DIRECTION: Gather every line of the records that contains the string "orange". Case counts.

BEGIN GIVEN DATA

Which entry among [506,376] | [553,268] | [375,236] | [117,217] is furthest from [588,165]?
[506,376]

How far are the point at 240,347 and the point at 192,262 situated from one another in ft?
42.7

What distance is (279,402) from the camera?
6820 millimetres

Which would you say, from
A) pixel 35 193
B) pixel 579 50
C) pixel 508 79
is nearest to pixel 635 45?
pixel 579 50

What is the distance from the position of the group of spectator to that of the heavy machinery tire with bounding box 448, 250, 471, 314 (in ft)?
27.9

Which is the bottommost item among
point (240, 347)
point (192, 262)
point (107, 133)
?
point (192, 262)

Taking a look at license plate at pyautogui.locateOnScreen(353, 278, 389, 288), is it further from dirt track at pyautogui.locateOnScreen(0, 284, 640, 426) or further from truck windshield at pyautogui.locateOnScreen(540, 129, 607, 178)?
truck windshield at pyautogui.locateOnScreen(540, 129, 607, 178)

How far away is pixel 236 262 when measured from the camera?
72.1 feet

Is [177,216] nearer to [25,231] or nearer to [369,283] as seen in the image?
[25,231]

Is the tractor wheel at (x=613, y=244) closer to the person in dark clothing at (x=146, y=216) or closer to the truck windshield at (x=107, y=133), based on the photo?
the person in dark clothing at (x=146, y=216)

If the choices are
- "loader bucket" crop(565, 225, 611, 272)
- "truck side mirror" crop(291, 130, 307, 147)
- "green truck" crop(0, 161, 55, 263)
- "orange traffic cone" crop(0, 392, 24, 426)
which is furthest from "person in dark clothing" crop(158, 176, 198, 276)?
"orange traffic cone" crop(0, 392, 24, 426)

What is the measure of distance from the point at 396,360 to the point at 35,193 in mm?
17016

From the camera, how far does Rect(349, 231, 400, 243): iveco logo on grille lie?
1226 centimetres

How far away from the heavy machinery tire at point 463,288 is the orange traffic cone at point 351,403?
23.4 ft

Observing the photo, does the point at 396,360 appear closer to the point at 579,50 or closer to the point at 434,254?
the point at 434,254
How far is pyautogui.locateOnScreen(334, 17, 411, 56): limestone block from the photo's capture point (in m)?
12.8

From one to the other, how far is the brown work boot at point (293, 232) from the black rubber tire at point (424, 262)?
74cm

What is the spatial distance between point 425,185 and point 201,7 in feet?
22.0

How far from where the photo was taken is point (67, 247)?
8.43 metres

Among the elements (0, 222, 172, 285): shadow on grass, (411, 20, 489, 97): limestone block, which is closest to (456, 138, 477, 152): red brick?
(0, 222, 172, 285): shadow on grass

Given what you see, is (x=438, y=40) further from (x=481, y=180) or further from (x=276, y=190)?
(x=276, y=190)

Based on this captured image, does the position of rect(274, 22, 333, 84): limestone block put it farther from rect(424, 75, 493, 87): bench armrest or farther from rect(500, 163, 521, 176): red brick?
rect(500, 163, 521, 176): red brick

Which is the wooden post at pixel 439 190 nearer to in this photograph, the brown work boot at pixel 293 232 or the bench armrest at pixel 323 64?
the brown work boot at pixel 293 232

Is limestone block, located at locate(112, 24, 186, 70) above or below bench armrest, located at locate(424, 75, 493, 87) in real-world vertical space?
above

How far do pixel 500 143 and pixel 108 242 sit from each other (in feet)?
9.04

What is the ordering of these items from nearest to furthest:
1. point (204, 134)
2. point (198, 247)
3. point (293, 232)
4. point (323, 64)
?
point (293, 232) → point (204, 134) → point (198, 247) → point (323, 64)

END GIVEN DATA
BEGIN GIVEN DATA

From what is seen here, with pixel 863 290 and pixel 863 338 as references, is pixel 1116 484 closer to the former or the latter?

END GIVEN DATA

WRITTEN ANSWER:
- "orange traffic cone" crop(0, 392, 24, 426)
"orange traffic cone" crop(0, 392, 24, 426)
How far away from the heavy machinery tire at point 463,288 is the orange traffic cone at point 351,403?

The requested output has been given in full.